● WRITTEN TASK
Turn every line of the material below into a numbered list, leaving out the blank lines.

● RECORDED INFORMATION
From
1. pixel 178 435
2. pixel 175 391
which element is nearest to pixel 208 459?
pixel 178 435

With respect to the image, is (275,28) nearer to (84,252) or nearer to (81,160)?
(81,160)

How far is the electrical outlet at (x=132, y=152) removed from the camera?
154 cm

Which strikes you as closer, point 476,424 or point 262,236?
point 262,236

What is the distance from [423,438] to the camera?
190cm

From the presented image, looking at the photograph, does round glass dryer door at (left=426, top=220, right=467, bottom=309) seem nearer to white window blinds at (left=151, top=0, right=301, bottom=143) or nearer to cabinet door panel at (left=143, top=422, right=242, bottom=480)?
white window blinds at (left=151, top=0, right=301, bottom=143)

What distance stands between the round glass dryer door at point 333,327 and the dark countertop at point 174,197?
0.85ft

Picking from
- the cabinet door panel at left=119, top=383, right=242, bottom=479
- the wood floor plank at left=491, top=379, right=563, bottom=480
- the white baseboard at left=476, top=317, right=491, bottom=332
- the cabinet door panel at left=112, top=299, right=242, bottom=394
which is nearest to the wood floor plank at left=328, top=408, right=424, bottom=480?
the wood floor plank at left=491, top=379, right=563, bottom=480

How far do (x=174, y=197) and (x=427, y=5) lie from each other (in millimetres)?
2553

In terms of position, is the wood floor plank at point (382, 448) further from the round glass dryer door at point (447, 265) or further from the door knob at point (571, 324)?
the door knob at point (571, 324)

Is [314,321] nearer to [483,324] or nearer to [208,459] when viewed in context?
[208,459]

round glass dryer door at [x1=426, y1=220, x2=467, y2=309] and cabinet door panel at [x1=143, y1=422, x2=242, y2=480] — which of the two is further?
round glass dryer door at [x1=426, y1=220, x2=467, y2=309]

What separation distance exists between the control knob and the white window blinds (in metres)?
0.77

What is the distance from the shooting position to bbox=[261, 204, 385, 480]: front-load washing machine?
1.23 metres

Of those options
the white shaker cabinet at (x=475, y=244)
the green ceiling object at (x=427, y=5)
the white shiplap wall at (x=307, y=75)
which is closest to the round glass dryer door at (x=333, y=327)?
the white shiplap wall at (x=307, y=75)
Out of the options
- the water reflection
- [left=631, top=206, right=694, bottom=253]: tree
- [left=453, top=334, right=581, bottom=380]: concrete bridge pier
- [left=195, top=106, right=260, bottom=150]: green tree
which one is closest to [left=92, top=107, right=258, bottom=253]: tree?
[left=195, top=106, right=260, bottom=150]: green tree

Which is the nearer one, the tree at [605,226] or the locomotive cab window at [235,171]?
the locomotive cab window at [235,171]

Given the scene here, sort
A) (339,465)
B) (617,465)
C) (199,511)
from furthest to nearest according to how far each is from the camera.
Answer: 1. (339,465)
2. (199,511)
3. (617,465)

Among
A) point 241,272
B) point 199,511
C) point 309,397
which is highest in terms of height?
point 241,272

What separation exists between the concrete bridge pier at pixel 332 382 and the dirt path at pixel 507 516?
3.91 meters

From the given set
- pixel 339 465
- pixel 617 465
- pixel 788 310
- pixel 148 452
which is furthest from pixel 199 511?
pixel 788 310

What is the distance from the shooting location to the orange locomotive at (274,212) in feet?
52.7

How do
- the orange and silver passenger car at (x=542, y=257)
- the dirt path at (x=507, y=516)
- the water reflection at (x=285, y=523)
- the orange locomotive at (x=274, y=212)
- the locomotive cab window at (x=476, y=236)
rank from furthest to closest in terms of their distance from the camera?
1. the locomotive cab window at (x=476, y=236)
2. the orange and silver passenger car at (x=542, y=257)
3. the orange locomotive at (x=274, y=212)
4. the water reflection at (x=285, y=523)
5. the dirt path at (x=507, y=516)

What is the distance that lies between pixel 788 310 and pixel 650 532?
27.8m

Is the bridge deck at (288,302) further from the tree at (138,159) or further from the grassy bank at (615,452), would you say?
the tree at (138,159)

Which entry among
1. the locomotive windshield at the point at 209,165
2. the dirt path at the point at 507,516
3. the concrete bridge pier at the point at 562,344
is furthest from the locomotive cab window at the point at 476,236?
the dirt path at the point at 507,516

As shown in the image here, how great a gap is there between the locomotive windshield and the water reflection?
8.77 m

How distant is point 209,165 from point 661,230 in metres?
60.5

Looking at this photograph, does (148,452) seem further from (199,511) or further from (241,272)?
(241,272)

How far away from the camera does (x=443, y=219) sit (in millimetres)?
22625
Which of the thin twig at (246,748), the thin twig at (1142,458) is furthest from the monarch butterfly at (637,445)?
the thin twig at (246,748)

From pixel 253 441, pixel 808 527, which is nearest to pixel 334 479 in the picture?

● CORRECT RESULT
1. From
2. 1. pixel 178 435
3. 2. pixel 175 391
4. which element is nearest to pixel 208 459?
5. pixel 178 435
6. With respect to the image, is (275,28) nearer to (84,252) or nearer to (81,160)?
7. (81,160)
8. How far is the electrical outlet at (x=132, y=152) removed from the camera?
9. 154 cm
10. Which strikes you as closer, point 476,424 or point 262,236?
11. point 262,236
12. What is the distance from [423,438] to the camera?
13. 190cm
14. From the presented image, looking at the photograph, does round glass dryer door at (left=426, top=220, right=467, bottom=309) seem nearer to white window blinds at (left=151, top=0, right=301, bottom=143) or nearer to cabinet door panel at (left=143, top=422, right=242, bottom=480)?
15. white window blinds at (left=151, top=0, right=301, bottom=143)
16. What distance stands between the round glass dryer door at point 333,327 and the dark countertop at point 174,197?
17. 0.85ft
18. Picking from
19. - the cabinet door panel at left=119, top=383, right=242, bottom=479
20. - the wood floor plank at left=491, top=379, right=563, bottom=480
21. - the white baseboard at left=476, top=317, right=491, bottom=332
22. - the cabinet door panel at left=112, top=299, right=242, bottom=394
23. which is nearest to the wood floor plank at left=328, top=408, right=424, bottom=480?
24. the wood floor plank at left=491, top=379, right=563, bottom=480
25. How far do (x=174, y=197) and (x=427, y=5) lie from each other (in millimetres)?
26. 2553
27. In terms of position, is the wood floor plank at point (382, 448) further from the round glass dryer door at point (447, 265) or further from the door knob at point (571, 324)?
28. the door knob at point (571, 324)
29. Is [314,321] nearer to [483,324] or nearer to [208,459] when viewed in context?
30. [208,459]
31. round glass dryer door at [x1=426, y1=220, x2=467, y2=309] and cabinet door panel at [x1=143, y1=422, x2=242, y2=480] — which of the two is further?
32. round glass dryer door at [x1=426, y1=220, x2=467, y2=309]
33. What separation distance exists between the control knob and the white window blinds (in metres)?
34. 0.77
35. What is the distance from the shooting position to bbox=[261, 204, 385, 480]: front-load washing machine?
36. 1.23 metres
37. Of those options
38. the white shaker cabinet at (x=475, y=244)
39. the green ceiling object at (x=427, y=5)
40. the white shiplap wall at (x=307, y=75)
41. which is closest to the round glass dryer door at (x=333, y=327)?
42. the white shiplap wall at (x=307, y=75)
43. Out of the options
44. - the water reflection
45. - [left=631, top=206, right=694, bottom=253]: tree
46. - [left=453, top=334, right=581, bottom=380]: concrete bridge pier
47. - [left=195, top=106, right=260, bottom=150]: green tree
48. which one is closest to [left=92, top=107, right=258, bottom=253]: tree?
49. [left=195, top=106, right=260, bottom=150]: green tree
50. Which is the nearer one, the tree at [605,226] or the locomotive cab window at [235,171]?
51. the locomotive cab window at [235,171]
52. Given the scene here, sort
53. A) (339,465)
54. B) (617,465)
55. C) (199,511)
56. from furthest to nearest according to how far each is from the camera.
57. Answer: 1. (339,465)
58. 2. (199,511)
59. 3. (617,465)
60. Among
61. A) point 241,272
62. B) point 199,511
63. C) point 309,397
64. which is highest in terms of height?
65. point 241,272
66. What separation exists between the concrete bridge pier at pixel 332 382 and the dirt path at pixel 507 516?
67. 3.91 meters
68. From the given set
69. - pixel 339 465
70. - pixel 617 465
71. - pixel 788 310
72. - pixel 148 452
73. which is furthest from pixel 199 511?
74. pixel 788 310
75. What is the distance from the shooting location to the orange locomotive at (274,212) in feet?
76. 52.7
77. How do
78. - the orange and silver passenger car at (x=542, y=257)
79. - the dirt path at (x=507, y=516)
80. - the water reflection at (x=285, y=523)
81. - the orange locomotive at (x=274, y=212)
82. - the locomotive cab window at (x=476, y=236)
83. rank from furthest to closest in terms of their distance from the camera?
84. 1. the locomotive cab window at (x=476, y=236)
85. 2. the orange and silver passenger car at (x=542, y=257)
86. 3. the orange locomotive at (x=274, y=212)
87. 4. the water reflection at (x=285, y=523)
88. 5. the dirt path at (x=507, y=516)
89. What is the distance that lies between pixel 788 310 and pixel 650 532?
90. 27.8m
91. Is the bridge deck at (288,302) further from the tree at (138,159) or further from the grassy bank at (615,452), would you say?
92. the tree at (138,159)
93. Which entry among
94. 1. the locomotive windshield at the point at 209,165
95. 2. the dirt path at the point at 507,516
96. 3. the concrete bridge pier at the point at 562,344
97. is furthest from the locomotive cab window at the point at 476,236?
98. the dirt path at the point at 507,516
99. As shown in the image here, how great a gap is there between the locomotive windshield and the water reflection?
100. 8.77 m
101. How distant is point 209,165 from point 661,230 in metres?
102. 60.5
103. Looking at this photograph, does (148,452) seem further from (199,511) or further from (241,272)?
104. (241,272)
105. How far away from the camera does (x=443, y=219) sit (in millimetres)?
106. 22625
107. Which of the thin twig at (246,748), the thin twig at (1142,458) is furthest from the monarch butterfly at (637,445)?
108. the thin twig at (246,748)
109. From pixel 253 441, pixel 808 527, which is nearest to pixel 334 479 in the picture?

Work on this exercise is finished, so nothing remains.